Un caso espressamente affrontato nell’atto di indirizzo in tema di abuso del diritto, diramato lo scorso 27 febbraio dal MEF, è relativo alla rivalutazione delle partecipazioni a pagamento.

Viene opportunamente rilevato come sia assolutamente legittimo consentire «ai contribuenti che detengono partecipazioni in società al di fuori dell’esercizio di un’impresa commerciale, di incrementare il costo fiscalmente riconosciuto delle stesse attraverso il versamento di un’imposta sostitutiva, al fine di ridurre o azzerare il prelievo sulle plusvalenze realizzate mediante la successiva alienazione delle partecipazioni».
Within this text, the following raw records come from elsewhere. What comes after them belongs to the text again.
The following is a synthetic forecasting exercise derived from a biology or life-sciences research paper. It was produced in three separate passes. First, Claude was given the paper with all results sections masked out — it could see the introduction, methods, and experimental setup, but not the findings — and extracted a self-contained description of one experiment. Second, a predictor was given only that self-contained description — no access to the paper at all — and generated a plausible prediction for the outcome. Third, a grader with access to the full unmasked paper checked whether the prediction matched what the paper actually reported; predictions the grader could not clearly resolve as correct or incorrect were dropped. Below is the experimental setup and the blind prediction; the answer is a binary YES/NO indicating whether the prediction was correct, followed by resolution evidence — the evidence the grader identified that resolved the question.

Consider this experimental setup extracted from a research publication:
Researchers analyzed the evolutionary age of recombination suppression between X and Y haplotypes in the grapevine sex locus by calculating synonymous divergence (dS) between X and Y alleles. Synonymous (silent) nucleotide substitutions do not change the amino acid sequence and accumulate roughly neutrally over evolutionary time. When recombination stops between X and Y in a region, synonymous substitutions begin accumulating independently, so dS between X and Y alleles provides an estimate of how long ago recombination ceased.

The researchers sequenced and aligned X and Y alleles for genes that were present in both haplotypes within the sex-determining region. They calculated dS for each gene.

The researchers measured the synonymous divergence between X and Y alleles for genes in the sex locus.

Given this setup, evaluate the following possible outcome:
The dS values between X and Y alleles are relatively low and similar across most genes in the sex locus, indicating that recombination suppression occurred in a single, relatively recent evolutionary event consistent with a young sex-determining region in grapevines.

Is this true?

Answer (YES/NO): YES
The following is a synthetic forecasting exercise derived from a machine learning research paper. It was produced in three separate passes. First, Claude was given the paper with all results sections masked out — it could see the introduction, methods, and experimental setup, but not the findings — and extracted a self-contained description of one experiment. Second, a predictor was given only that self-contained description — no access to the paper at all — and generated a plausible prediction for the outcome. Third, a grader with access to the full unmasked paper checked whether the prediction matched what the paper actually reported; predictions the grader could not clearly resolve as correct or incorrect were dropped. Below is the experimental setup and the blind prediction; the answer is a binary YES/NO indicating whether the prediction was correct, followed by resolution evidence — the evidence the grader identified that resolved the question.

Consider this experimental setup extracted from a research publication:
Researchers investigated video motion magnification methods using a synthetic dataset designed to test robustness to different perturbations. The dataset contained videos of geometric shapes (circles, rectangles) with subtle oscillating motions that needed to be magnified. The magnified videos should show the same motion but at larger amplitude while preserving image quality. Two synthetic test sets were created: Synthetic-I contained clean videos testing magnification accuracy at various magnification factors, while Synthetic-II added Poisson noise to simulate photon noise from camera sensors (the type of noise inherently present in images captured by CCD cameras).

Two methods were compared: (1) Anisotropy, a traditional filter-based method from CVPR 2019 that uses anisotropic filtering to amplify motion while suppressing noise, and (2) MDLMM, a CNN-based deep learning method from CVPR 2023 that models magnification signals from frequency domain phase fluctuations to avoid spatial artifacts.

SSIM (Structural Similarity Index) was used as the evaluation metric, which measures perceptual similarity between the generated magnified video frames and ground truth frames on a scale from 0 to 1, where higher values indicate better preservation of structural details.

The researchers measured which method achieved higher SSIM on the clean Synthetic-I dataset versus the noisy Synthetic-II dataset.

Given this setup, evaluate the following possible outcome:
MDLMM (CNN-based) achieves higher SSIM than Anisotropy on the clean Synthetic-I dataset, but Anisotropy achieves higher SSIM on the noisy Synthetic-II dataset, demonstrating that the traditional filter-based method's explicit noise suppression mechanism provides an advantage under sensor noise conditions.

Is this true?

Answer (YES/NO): NO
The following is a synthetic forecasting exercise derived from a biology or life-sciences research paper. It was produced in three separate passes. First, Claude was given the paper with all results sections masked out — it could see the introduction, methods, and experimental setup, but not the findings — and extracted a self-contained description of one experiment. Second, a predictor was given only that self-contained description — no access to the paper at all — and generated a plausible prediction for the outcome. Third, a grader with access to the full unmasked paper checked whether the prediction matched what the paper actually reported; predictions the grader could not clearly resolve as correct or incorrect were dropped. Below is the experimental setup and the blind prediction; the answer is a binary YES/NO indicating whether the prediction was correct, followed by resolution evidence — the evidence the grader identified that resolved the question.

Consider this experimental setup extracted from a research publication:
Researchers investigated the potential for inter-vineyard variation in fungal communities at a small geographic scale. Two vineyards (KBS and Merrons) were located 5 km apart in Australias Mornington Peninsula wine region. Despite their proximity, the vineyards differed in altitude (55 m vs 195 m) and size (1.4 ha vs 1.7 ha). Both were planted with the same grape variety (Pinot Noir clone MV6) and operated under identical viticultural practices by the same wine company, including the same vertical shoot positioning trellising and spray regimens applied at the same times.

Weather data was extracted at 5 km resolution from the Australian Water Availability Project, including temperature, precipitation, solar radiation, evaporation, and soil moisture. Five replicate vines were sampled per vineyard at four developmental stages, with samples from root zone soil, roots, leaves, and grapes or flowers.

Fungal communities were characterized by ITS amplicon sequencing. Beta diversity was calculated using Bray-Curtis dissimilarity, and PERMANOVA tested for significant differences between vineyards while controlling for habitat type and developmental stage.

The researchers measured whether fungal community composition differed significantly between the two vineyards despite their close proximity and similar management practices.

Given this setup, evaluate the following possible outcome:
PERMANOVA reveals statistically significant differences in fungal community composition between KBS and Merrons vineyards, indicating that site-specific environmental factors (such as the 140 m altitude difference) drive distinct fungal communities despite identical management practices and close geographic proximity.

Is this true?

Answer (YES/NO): NO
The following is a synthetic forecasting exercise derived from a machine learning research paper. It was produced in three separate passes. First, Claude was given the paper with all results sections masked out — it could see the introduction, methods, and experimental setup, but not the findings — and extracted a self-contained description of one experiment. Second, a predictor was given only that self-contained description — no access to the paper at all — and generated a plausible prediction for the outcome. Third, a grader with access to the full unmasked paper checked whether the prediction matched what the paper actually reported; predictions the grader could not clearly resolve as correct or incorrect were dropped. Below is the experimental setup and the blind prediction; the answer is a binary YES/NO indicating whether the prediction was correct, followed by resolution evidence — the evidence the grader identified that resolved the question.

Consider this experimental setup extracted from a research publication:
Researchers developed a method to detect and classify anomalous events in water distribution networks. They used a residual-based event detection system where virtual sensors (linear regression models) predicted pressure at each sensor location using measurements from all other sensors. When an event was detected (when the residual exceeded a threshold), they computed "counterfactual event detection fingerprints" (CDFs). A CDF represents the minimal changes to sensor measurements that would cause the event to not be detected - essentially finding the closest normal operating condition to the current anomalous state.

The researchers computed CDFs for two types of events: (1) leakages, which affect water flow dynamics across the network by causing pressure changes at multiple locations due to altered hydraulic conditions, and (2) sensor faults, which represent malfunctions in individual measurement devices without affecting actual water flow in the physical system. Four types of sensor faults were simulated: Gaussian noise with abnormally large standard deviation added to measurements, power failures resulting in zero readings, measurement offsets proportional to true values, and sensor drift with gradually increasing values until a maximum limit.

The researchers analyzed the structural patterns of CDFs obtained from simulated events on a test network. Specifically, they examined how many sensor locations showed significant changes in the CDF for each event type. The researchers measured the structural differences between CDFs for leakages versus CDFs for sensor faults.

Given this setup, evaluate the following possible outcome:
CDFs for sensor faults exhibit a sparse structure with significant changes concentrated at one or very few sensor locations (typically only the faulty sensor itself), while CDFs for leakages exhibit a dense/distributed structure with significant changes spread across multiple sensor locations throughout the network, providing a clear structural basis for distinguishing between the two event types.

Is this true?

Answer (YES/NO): YES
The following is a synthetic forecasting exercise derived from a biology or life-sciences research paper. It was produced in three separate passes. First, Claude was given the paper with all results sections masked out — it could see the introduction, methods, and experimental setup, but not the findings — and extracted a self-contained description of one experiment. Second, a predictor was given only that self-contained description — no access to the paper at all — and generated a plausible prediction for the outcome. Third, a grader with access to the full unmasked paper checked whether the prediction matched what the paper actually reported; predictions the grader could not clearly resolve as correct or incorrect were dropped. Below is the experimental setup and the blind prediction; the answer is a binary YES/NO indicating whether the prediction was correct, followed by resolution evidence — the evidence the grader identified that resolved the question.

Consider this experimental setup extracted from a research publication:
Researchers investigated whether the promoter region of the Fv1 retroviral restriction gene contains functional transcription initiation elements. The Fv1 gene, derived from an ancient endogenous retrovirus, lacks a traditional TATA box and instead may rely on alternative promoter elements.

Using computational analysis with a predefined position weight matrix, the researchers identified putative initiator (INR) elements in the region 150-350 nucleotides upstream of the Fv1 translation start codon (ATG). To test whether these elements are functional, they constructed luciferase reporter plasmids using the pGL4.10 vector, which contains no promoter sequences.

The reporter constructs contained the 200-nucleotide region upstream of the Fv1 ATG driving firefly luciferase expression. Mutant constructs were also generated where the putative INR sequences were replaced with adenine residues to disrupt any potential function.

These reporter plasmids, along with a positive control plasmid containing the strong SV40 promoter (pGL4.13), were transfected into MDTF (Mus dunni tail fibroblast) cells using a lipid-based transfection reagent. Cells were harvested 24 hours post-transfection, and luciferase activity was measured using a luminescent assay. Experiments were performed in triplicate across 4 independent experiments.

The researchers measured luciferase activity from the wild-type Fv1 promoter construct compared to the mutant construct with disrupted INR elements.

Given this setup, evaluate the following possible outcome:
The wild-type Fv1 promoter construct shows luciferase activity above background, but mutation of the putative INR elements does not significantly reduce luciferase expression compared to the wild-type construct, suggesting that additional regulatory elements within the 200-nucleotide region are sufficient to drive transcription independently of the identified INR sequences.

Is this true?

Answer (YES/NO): NO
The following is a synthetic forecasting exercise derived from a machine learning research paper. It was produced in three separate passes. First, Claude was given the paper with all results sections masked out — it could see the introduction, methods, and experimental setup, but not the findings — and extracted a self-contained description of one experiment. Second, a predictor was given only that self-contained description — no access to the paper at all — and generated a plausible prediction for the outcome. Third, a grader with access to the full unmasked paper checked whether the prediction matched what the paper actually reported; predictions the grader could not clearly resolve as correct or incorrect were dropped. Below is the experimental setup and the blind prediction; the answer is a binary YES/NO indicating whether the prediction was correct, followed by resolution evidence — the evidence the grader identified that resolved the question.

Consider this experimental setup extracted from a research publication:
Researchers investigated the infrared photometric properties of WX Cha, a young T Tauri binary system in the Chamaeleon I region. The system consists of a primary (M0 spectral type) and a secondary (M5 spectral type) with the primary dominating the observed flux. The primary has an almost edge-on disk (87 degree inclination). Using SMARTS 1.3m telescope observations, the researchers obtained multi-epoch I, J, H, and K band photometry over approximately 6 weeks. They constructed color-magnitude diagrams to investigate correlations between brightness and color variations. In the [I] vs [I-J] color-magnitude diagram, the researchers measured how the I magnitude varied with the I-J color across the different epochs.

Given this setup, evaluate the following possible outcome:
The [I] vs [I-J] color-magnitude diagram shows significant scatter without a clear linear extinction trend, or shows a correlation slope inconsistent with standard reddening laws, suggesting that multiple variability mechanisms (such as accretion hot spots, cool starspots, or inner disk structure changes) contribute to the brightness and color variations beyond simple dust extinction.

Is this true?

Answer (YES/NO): NO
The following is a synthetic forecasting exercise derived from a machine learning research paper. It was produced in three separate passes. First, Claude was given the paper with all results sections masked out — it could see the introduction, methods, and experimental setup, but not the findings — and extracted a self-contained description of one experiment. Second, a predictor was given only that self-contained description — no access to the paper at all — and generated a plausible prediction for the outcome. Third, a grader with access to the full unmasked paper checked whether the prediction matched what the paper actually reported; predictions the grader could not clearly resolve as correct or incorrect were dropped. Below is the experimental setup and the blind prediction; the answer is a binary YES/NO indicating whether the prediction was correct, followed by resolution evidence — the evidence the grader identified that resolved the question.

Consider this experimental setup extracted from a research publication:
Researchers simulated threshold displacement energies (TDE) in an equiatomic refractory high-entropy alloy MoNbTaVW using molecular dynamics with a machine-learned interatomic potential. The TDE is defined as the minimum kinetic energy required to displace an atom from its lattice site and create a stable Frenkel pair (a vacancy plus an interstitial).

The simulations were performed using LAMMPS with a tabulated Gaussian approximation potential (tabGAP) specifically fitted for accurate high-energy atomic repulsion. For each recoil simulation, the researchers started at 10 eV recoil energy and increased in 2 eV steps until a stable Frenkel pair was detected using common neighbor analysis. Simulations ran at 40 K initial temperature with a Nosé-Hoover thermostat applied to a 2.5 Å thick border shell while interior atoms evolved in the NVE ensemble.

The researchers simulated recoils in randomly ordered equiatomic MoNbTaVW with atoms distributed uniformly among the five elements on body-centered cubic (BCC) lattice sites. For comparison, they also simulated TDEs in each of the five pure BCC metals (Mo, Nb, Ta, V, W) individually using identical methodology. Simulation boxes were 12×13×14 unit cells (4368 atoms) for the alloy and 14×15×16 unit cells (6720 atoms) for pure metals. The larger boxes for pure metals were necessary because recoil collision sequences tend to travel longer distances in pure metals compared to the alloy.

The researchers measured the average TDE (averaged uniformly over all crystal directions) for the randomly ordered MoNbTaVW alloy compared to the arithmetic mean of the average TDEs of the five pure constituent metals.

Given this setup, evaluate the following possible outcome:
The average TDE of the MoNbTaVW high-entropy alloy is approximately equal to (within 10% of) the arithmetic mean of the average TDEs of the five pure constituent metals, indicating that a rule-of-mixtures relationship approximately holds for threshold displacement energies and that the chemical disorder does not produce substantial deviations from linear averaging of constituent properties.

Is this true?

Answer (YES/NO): NO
Si tratta di un chiarimento invero non nuovo. La questione si complica, tuttavia, se proseguiamo nella lettura. Nel documento, infatti, si legge che: «Posto che la disciplina fiscale della rivalutazione non pone limiti formali e non sottopone ad obblighi particolari la dismissione delle partecipazioni rivalutate, il valore volontariamente affrancato ben potrà essere utilizzato per ridurre il prelievo sulle plusvalenze realizzate non solo in sede di quantificazione delle plusvalenze imponibili da cessione a soggetti terzi e indipendenti rispetto al cedente, ma anche in sede di cessione della partecipazione a favore di altri soci (c.d. recesso atipico), fermo restando il limite delle operazioni meramente circolari».

In sintesi, i principi statuiti sono i seguenti:

  • la rivalutazione e la cessione è operazione ammessa;
  • la cessione può avvenire a soggetti terzi o a soci;
  • non sono ammesse le operazioni circolari.

In sostanza, volendo soffermarci sull’ultimo punto, il MEF avvalla le tesi espresse dagli uffici, ad esempio, nella risposta a interpello n. 242/E/2020, secondo cui l’operazione si risolve come circolare, qualora il contribuente rivaluti una partecipazione e la ceda ad una società acquirente “una holding” dove questi risulta essere socio seppur in misura marginale. Emergerebbe, in tale ipotesi, il fenomeno del c.d. Cash buy out.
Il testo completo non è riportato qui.